Wines of the Tuscany Region

The development of viticulture in Tuscany is due to the Etruscans, who inhabited the region for many centuries and who are considered the ancient people who devoted themselves most to the cultivation of vines and the production of wine. With the Romans, the activity continued prosperous over time without however arousing particular attention. The testimonies that tell the Tuscan wine culture are many, sometimes curious as the Black Rooster, symbol of the Chianti Classico, which with its behavior marked the borders of the Chianti area, and with quotes in Italian literature, such as Vernaccia di San Gimignano ( first Tuscan wine to obtain the DOC recognition in 1966) mentioned by Dante in the Divine Comedy.

But the Tuscan pride and the strong passion for wine were not reserved for only the most humble agricultural people, even the Tuscan nobility was completely involved, so much so that noble families were directly involved in the cultivation of the vineyards and the production of wine like the Ricasoli, Antinori and Frescobaldi, to name a few, whose high-sounding names today represent the best of Italian enology.

In 1716 a call from the Grand Duke of Tuscany, Cosimo III de 'Medici, delimited the production areas of the Chianti, Pomino, Carmignano and Valdarno wines, preceding the Controlled Designations of Origin. In 1872, Baron Bettino Ricasoli, producer in Brolio and member of the Accademia dei Gerorgofili, defined the quality standards of Chianti, distinguishing two types: an aging Chianti and a ready-to-drink Chianti, in which the addition of a small one was allowed share of Malvasia with red Sangiovese and Canaiolo grapes. Around the same time, in his "Il Greppo" estate, Clemente Santi studied the formula of Brunello di Montalcino.

In 1924 the Consortium for the protection of the Chianti Classico was established, which assumed the black Rooster as an emblem, while the recognition of the DOC to the Chianti arrived in 1967. A little later the era of the Supertuscans opened, provocatively defined table wines "because not subject to a specification, but sold at high prices.

However, the first love is never forgotten, so the attention of the public has returned to focus on the Chianti Classico, which since 1984 boasts the DOCG.

Climate, Territory and Cultivation systems of the vine

The Tuscan territory stretches mostly on soft hills, which occupy 67% of the region, but has numerous facets of climates and soils.

The Tuscan climate is generally mild on the coast, with hot and dry summers mitigated by winds from the sea and with winters that are not too harsh and on average rainy. The situation is different in the hilly central part, where the climate is more continental, with dry summers and water difficulties for the vine, while in the other seasons it is quite cold and fairly rainy.
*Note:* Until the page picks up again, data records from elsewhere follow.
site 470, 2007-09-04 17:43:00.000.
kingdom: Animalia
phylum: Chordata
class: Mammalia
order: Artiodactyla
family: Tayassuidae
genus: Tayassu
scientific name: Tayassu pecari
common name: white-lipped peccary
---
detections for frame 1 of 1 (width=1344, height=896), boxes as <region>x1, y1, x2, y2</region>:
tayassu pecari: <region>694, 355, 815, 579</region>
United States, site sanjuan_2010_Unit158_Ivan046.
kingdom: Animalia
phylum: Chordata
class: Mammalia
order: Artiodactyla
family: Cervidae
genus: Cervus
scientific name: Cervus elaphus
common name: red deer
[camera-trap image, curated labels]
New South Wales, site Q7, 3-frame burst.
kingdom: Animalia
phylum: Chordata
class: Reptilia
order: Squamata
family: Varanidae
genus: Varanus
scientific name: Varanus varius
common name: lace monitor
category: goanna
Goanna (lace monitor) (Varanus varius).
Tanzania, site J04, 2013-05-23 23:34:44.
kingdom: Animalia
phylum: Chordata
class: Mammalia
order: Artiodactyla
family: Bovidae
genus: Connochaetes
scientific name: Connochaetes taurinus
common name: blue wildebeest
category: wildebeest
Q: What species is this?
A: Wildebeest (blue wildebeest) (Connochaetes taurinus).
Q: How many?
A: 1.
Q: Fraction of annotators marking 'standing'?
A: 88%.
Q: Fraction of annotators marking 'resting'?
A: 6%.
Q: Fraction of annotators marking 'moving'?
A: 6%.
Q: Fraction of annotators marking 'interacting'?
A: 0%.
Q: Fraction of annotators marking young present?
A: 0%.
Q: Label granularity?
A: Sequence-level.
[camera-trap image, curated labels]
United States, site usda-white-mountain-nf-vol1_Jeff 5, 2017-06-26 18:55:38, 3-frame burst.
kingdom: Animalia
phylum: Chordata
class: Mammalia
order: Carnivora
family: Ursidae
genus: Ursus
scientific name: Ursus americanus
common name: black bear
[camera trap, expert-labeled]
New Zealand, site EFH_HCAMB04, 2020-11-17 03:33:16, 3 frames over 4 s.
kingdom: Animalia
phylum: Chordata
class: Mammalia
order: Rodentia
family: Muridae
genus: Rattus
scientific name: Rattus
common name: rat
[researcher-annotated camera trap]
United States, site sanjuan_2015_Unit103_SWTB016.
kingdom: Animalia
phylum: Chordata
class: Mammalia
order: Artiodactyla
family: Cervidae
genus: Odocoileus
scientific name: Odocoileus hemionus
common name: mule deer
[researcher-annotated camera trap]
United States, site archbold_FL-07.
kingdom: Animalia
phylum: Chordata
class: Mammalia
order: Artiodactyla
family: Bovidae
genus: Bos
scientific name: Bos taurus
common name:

The territories where the hills of Chianti, Montalcino and Montepulciano, Lucchesia and Maremma insist present mainly Calcareous-Clayey soils, which give wines - especially those based on Sangiovese - good structure, acidity and flavor. Furthermore, especially in the Chianti and Sienese areas, there are Alberese, a compact white limestone, and Galestro, a lamellar and clayey rock, which are the main architects, respectively, of the qualities of longevity and elegance of the wines. On the coast the soils are richer in clay mixed with sand but also in minerals, which offer excellent flavor to the wines obtained from Vermentino in the northernmost areas, as well as structure and great elegance to the reds of the Livorno coast. Maremma has mainly calcareous and clayey soils that enhance the softness and alcoholic note of the wines, while in the Grosseto hinterland the soils of volcanic origin give wines with chromatic intensity and structure.

The most commonly used systems for growing vines are the Tuscan arch with or without a spur, the simple and multiple Guyot in the Chianti area, the Capovolto and the spurred cordon, the latter being very common in the Montalcino area.